# Bus241a Spring 2022: Problem set 7 starter file

Due Friday, March 18th at midnight

In [1]:
# Load helpers
# Will try to just load what I need on this
%matplotlib inline
import numpy as np
import pandas as pd
import matplotlib as mpl
import matplotlib.pyplot as plt

from sklearn.model_selection import train_test_split
from sklearn.linear_model import LinearRegression
from sklearn.linear_model import Ridge
from sklearn.linear_model import Lasso
from sklearn.neighbors import KNeighborsRegressor

# scaling
from sklearn.preprocessing import StandardScaler

# Cross-validation helpers
from sklearn.model_selection import cross_val_score
from sklearn.model_selection import cross_validate
from sklearn.model_selection import ShuffleSplit

from sklearn.model_selection import GridSearchCV

from sklearn.pipeline import Pipeline

np.random.seed(121)

In [2]:
# Function to generate linear data experiments
def genLinData(N,M,noise):
    # y = x_1 + x_2 .. x_usedM + eps
    usedM = 25
    sigNoise = np.sqrt(1./usedM)
    rescale = 0.001
    X = np.random.normal(size=(N,M),loc=0,scale=sigNoise)

EXERCISE REQUIREMENTS
A – In the problem set starter file, rewrite everything from "from sklearn.model_selection import GridSearchCV" down to "X = np.random.normal(size=(N,M),loc=0,scale=sigNoise)", swapping "sigNoise" for "noiseScale".
B – Answer these questions from the starter file:
(i) When is the problem set due?
(ii) What value is passed to np.random.seed?
(iii) What value is assigned to rescale in genLinData?
The lines that follow play no part in what is asked here.

DATA LINES
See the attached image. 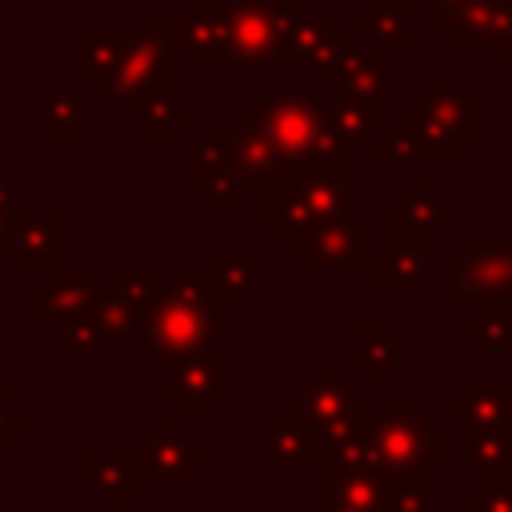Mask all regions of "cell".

THE SOLUTIONS
A –
from sklearn.model_selection import GridSearchCV

from sklearn.pipeline import Pipeline

np.random.seed(121)

In [2]:
# Function to generate linear data experiments
def genLinData(N,M,noise):
    # y = x_1 + x_2 .. x_usedM + eps
    usedM = 25
    noiseScale = np.sqrt(1./usedM)
    rescale = 0.001
    X = np.random.normal(size=(N,M),loc=0,scale=noiseScale)

B –
(i) Friday, March 18th at midnight
(ii) 121
(iii) 0.001